Tidak terasa Farel sudah menghabiskan waktu selama 5 jam di rumahku. Tidak ada hal khusus, kami hanya bercerita sesekali membahas ujian akhir semester kemarin. Kami sangat penasaran dengan hasilnya nanti. Semoga saja hasilnya tidak mengecewakan.
"Aku pulang ya Kei ... mama aku juga udah minta jemput Rika," ucap Farel berdiri.
Aku ingatkan Rika merupakan adiknya Farel.
"Jemput kemana? Dia ngga libur?" tanyaku.
"Ke tempat les, besok liburnya ... udah ya aku pergi. Hati-hati ..." pamit Farel yang dilanjut menaiki motornya.
Aku mengunci pagar dan masuk ke dalam rumah. Aku bersyukur Farel tidak menjauhiku lagi. Begitu Farel pulang aku bingung harus ngapain. Akhirnya aku memutuskan untuk membereskan rumah ditemani lagu-lagu yang sedang naik daun.
Disisi lain Farel merasakan hal yang sama. Ia bersyukur aku tidak mendiamkannya. Keputusan Farel sangat tepat datang ke rumahku. Saat ini Farel hanya harus mengurus Mia. Secepat mungkin berpisah Farel dengan Mia serta mengetahui rencananya Mia dan Nadine.
***
Ring ... ring ... ring!
Aku terbangun karena ponselku yang terus berbunyi. Tanpa melihat siapa yang memanggil, aku langsung mengangkatnya.

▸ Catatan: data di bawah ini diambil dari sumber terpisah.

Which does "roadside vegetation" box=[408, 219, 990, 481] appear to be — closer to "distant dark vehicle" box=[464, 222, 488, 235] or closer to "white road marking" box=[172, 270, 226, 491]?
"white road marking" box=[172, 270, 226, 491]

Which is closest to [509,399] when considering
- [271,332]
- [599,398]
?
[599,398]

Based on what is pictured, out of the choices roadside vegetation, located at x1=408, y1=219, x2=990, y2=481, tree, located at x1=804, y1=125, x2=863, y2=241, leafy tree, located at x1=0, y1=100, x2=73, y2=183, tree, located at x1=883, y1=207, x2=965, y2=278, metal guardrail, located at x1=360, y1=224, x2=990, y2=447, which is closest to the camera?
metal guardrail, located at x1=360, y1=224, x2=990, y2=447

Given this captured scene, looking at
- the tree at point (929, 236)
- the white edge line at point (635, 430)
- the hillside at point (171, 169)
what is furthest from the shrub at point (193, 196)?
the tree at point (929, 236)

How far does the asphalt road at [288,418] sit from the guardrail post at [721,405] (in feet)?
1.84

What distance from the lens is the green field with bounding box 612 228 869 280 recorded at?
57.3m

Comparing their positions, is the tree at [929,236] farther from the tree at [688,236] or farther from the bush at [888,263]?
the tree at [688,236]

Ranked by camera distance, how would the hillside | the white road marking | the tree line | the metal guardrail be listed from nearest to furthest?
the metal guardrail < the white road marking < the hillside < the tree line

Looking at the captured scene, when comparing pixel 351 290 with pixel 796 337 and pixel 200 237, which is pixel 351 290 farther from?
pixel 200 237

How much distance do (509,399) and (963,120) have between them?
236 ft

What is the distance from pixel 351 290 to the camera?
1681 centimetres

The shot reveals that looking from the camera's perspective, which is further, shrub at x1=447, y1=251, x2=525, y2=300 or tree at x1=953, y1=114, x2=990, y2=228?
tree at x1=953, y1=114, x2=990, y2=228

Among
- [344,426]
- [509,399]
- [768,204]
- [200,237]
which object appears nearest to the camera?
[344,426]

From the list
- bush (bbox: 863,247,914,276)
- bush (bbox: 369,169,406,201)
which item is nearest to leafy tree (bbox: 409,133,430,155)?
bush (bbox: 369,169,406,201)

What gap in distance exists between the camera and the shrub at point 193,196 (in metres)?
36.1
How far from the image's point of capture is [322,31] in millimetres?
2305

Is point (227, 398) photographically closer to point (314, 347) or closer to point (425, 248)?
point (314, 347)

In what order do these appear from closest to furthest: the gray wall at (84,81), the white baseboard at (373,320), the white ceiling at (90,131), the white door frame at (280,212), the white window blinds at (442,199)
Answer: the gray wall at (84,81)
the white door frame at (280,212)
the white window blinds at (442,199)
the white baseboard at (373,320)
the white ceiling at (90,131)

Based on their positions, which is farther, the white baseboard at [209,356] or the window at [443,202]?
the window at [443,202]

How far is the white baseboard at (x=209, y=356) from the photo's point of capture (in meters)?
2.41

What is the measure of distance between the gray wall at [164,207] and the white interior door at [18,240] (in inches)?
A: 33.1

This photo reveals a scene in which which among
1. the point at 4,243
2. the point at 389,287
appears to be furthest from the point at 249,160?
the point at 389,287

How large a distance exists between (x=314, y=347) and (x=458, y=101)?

"Halo?" ucapku begitu memencet tombol berwarna hijau.
"Halo Kei ... maaf ya kalau aku ngebangunin kamu," balasnya dari seberang sana.
Aku membelalakan mataku ketika mendengar suara laki-laki tersebut. Suara yang baru pertama aku dengan. Aku pun terduduk dan berusaha sepenuh tersadar. Lalu, aku melihat siapa yang memanggil. Rupanya lelaki itu, laki-laki yang aku simpan namanya dengan 'D'.
"Hmm ... ada apa ya nelpon aku pagi-pagi gini?" Akhirnya aku kembali bersuara.
"Pagi? Coba deh kamu liat jam," pintanya yang langsung aku lakukan.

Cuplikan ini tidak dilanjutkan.